The Corner

Law & the Courts

A Vehement Agreement with Chief Justice Roberts

At the oral argument last week in Fisher v. University of Texas, Chief Justice Roberts asked the school’s lawyer — who was defending the use of racial preferences in order to achieve the educational benefits (for white and Asian American students) that supposedly result from a diverse student body (that also includes black and Latino students) – this line of questions:  “[W]hat unique perspective does a minority student bring to a physics class? . . . [W]hat are the benefits of diversity in that situation?”

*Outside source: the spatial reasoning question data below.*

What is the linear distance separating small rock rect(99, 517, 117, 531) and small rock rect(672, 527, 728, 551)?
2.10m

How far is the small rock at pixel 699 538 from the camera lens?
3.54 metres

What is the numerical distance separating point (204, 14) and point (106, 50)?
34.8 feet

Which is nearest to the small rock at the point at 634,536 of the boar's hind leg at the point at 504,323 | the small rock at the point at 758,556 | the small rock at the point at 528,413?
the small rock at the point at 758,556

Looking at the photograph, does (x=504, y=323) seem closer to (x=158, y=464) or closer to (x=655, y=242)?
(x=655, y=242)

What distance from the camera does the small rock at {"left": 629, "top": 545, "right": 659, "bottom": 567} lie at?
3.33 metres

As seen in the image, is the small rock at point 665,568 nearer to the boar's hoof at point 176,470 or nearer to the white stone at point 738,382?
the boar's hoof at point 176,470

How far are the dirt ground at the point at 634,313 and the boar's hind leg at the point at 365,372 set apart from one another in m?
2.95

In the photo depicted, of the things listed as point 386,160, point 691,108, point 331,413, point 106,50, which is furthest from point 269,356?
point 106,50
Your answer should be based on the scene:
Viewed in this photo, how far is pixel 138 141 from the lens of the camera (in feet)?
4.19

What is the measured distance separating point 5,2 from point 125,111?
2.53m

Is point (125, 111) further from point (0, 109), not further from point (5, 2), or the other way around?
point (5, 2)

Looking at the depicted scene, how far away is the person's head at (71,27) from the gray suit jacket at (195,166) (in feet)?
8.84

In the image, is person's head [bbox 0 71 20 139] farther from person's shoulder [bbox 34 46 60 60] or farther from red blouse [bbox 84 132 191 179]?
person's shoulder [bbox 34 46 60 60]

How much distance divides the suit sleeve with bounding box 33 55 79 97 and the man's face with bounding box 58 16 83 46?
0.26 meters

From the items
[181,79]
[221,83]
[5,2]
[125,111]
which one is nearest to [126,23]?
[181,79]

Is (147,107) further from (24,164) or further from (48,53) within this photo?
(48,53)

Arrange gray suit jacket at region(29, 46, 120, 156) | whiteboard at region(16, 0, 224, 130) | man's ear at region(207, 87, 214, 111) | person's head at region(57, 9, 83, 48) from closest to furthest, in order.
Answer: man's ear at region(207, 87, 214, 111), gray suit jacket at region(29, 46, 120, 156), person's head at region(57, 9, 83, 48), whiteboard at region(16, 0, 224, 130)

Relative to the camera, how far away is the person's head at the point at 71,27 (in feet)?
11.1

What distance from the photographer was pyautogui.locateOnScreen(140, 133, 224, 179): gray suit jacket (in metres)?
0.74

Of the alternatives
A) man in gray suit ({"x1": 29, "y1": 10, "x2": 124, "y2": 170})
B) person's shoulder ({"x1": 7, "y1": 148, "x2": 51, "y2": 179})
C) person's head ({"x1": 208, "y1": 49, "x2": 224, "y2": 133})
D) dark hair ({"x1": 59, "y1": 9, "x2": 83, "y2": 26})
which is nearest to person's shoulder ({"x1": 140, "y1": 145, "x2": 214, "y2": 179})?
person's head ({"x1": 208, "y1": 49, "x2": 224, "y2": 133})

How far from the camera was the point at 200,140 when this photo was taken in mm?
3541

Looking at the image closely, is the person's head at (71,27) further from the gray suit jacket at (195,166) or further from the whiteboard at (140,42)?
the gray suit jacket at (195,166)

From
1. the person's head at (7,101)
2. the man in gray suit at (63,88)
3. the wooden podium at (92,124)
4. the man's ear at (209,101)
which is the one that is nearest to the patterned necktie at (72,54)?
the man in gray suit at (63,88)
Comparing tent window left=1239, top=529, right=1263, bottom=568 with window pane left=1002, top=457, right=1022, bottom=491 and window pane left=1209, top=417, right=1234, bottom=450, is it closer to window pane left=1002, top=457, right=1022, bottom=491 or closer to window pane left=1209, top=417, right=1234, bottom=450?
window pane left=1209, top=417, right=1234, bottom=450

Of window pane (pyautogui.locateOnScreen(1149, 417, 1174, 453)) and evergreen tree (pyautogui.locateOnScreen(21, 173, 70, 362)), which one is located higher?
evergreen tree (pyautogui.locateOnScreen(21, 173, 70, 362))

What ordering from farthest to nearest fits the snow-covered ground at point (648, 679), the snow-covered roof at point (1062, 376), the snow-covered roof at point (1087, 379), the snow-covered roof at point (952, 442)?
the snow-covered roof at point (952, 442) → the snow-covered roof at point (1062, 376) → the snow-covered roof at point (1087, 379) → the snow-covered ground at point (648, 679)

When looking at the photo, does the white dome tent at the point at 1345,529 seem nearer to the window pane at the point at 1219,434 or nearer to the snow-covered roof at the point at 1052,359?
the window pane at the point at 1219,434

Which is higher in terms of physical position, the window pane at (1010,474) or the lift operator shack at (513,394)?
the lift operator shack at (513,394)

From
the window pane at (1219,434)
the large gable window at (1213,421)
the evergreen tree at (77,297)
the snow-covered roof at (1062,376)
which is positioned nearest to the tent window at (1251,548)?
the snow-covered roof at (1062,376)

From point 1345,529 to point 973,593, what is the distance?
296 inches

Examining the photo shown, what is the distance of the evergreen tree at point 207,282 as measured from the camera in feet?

That is, Chief Justice Roberts, a skeptic when it comes to weighing race in university admissions, was implying that a prospective student’s skin color, and the background and perspectives that a student might be presumed to have because of that skin color, should not matter because it is irrelevant – that the only thing that should matter are nonracial criteria that tell us whether the student is eager and able to learn about physics.

So today the New York Times publishes an op-ed by a black physicist who is really upset with Chief Justice Roberts. And the reason she is really upset is that she thinks that it is wrong to ask students about race, wrong to ask them what unique perspective their race might give them, wrong to ask them about anything except whether they are eager and able to learn about physics, and wrong to view black students as having the function of enriching the learning experience of white students.

This is almost funny, this failure to see that Chief Justice Roberts and the black physicist are really saying the same things.  Except that the reason for this blindness is that the Times and other liberals, and of course the op-ed’s author, really equate the opposition of racial preferences to opposition to the admission of black students. 

Oh, and by the way, the op-ed’s author is also the proud graduate of Norfolk State University — a historically black school to which she was, therefore, not admitted because of a racial preference, and where she was therefore more likely to succeed in her goal of graduating with a degree in a STEM field. Just ask Justice Scalia.